I still used BCE loss though, but in the final version WozLoss should be used.

Expertium commented 11 months ago

Interestingly, with WozLoss the results are quite different when I change the last grade to 2. The values of D for the first two histories are at least somewhat similar, but the value of D for the last history is completely different.

loss = -torch.log(1-torch.abs(retentions-y_next_tensor))

t_history = "0,1,2,4,8,16" r_history = "1,3,3,3,3,3" D=4.28

t_history = "0,1,2,4,8,16" r_history = "1,3,3,3,3,4" D=2.65

t_history = "0,1,2,4,8,16" r_history = "1,3,3,3,3,2" D=4.54

Slightly unrelated, but I'm really curious to see what will be the median value of a in loss = a * WozLoss(r, binary_recall) + (1-a) * WozLoss(r, grade_derived_r), once we run the optimizer on all collections.

Expertium commented 11 months ago

Out of curiosity, I decided to try to use a different method of finding best fit D. I used the improved secant method from this paper: https://vixra.org/pdf/1405.0013v1.pdf.
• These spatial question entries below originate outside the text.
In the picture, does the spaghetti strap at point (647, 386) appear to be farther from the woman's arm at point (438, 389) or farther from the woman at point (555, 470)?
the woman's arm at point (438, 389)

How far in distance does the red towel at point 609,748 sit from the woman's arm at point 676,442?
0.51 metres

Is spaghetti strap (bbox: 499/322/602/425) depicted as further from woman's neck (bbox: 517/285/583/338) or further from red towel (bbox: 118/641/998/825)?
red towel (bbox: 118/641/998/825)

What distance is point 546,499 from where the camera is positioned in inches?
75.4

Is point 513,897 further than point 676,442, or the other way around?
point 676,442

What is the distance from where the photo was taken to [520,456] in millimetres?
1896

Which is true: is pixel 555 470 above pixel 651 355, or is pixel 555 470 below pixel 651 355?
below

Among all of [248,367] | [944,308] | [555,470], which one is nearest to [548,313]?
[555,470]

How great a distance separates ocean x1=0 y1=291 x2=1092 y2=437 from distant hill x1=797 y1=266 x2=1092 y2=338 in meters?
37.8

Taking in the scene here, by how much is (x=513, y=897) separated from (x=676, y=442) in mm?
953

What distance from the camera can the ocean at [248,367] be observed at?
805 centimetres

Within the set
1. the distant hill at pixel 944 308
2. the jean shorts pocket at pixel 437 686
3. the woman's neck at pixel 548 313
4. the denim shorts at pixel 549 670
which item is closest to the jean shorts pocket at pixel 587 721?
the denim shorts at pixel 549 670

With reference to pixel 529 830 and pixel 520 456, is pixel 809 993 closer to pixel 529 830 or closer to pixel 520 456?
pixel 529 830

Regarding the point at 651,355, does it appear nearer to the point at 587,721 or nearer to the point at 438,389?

def improved_secant(x0, e, N):
    # x0 is the initial guess
    # e must be a small positive number, for example, 0.01
    # N is the max. number of iterations
    iter = 1
    while True:
        a = abs(loss(x0)) / 2
        x1 = max(min(x0 + a - a * (loss(x0 + a) / (loss(x0 + a) - loss(x0))), 10), 1)
        if abs(x0 - x1) < e:
            return x1
        else:
            x0 = x1

        iter += 1
        if iter > N:
            print('Failed to converge')
            break

But according to my testing, it converges only when the minimum value of loss(D) is 0 for some D. Regular secant method seems to only return 1 or 10, unless I artifically modify the loss to reach 0, and it's slower, so neither of them are usable. I can't think of any way to ensure that condition, since the minimum value of the loss depends on the card's history and on a in loss = a * WozLoss(r, binary_recall) + (1-a) * WozLoss(r, grade_derived_r). Even if only grade-derived loss is used, I still can't think of a way to ensure that the condition is always satisfied. This is unfortunate, because when modified secant method works, it's about 3 times faster than your loop.
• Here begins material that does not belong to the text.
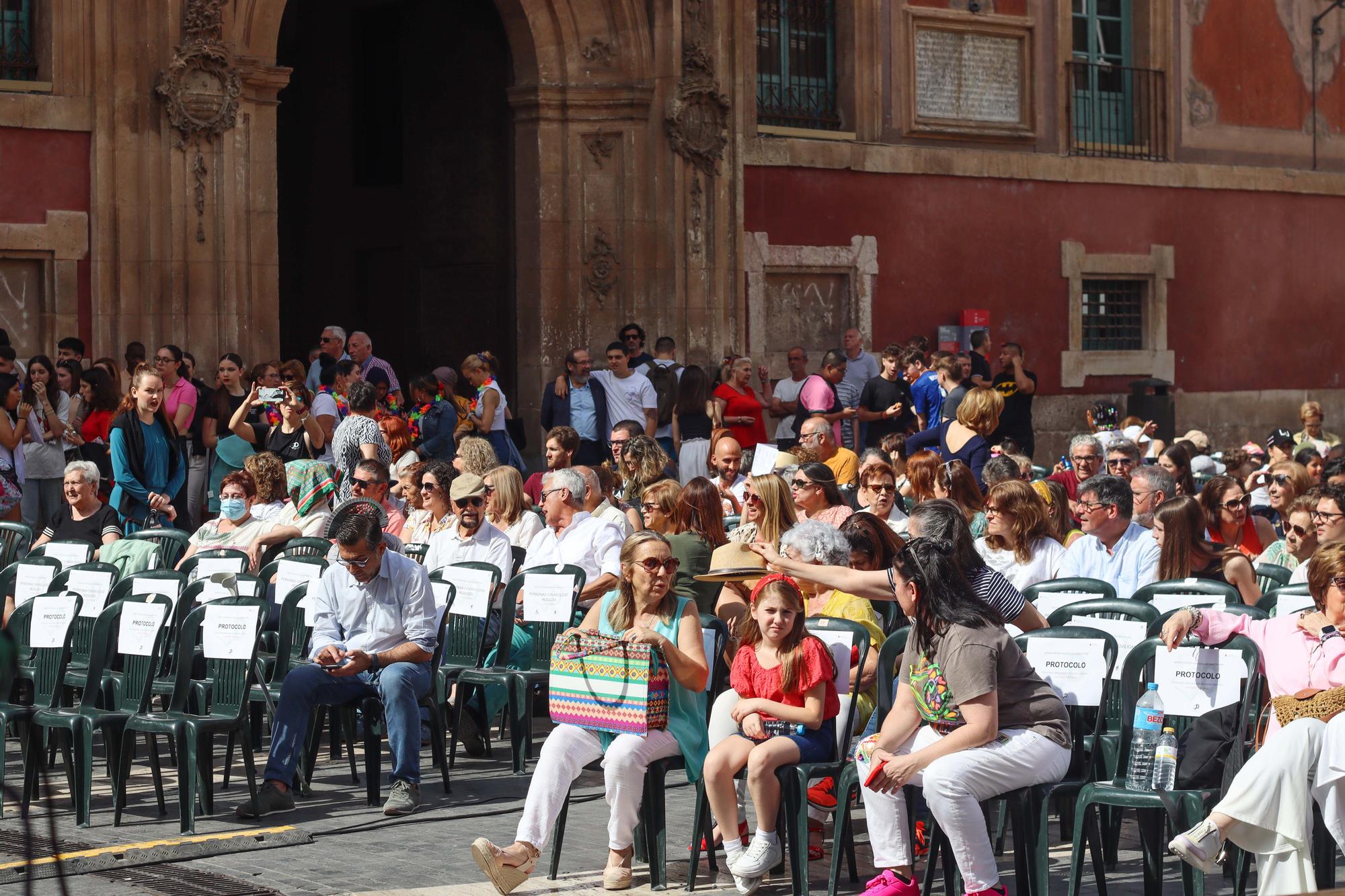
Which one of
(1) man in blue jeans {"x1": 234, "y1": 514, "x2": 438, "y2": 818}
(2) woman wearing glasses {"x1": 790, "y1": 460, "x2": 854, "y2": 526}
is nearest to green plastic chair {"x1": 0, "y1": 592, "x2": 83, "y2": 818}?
(1) man in blue jeans {"x1": 234, "y1": 514, "x2": 438, "y2": 818}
Expertium commented 11 months ago

I "made" an algorithm that is roughly 3-3.5 times faster than the current loop, and by "made" I mean "copied scipy.optimize.brent and removed a bunch of stuff and modified it to work with our case", and I also have an idea how to greatly reduce the time in certain cases, specifically when the optimal value of D is 1 or 10, so that we have to run the optimization procedure only when the optimal value is somewhere inbetween. It's pretty long and speed is not the main focus right now since we don't even have a proper implementation yet, so I'll post it later. Btw, that algorithm might be useful for finding optimal retention to speed it up a bit. It can be used for any function that has one variable and bounds.

L-M-Sherlock commented 11 months ago

image

Expertium commented 11 months ago

Yeah...mini-batch optimization is definitely required.

Expertium commented 10 months ago

@L-M-Sherlock will you keep working on this?

L-M-Sherlock commented 10 months ago

The training costs me 3 days, which are impractical.

Expertium commented 10 months ago

Well, if you can't think of any way to speed it up, then I suppose you can close this issue.